A sustainable photocatalytic pathway for concurrent hydrogen and value-added chemical production utilizing microalgae as bio-scavenger in water

TL;DR

This study introduces a sustainable photocatalytic method using microalgae as a bio-scavenger to enhance green hydrogen production and generate valuable chemicals, while also capturing CO2 during microalgae cultivation.

Contribution

It presents a novel strategy combining microalgae with photocatalysis to maximize hydrogen yield and produce valuable chemicals, advancing green energy and CO2 mitigation.

Findings

Hydrogen production up to 0.990 mmol/g.h without cocatalyst

Hydrogen production up to 3.200 mmol/g.h with platinum cocatalyst

13-fold increase in H2 production with microalgae compared to without

Abstract

Microalgae are an abundant bioorganic material source and play a significant role in life on Earth by conducting photosynthesis for carbon dioxide (CO2) capture and its conversion to oxygen (O2).
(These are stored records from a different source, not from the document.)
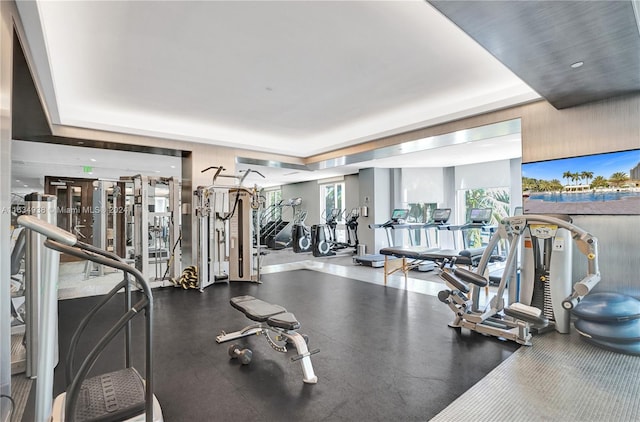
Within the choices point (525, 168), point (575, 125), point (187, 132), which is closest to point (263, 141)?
A: point (187, 132)

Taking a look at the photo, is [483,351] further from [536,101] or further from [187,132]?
[187,132]

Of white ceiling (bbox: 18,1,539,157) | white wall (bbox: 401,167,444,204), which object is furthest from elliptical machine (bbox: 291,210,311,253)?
white ceiling (bbox: 18,1,539,157)

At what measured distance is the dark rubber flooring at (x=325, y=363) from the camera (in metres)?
2.05

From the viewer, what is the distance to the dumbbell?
2.61m

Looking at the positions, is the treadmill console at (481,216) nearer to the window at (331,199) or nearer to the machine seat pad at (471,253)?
the machine seat pad at (471,253)

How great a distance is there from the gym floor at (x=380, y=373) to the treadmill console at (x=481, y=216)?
10.1 feet

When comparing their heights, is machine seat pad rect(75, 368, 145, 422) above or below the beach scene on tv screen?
below

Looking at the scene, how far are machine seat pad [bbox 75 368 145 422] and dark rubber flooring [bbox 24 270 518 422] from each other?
0.47 metres

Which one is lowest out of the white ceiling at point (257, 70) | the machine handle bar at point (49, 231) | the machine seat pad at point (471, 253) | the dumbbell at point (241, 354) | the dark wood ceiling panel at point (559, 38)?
the dumbbell at point (241, 354)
In this study, a combination of microalgae as a negative-CO2-emitting sacrificial agent with the traditional photocatalytic water-splitting process using brookite TiO2, as a model photocatalyst, is introduced as a new strategy to maximize green hydrogen (H2) production while converting microalgae to valuable products, like methane (CH4) and carbon monoxide (CO). The process, under optimal conditions, produces up to 0.990 mmol/g.h of H2 without cocatalyst addition and 3.200 mmol/g.h with platinum (Pt) cocatalyst, which is 13 times higher than the production rate without microalgae. The strategy of using microalgae in photocatalysis has high potential in green H2 production, as it not only eliminates valuable hole sacrificial agents, like alcohol, but also produces other useful compounds, like CH4 and CO. Moreover, this sustainable process contributes to CO2 capture and conversion during microalgae cultivation.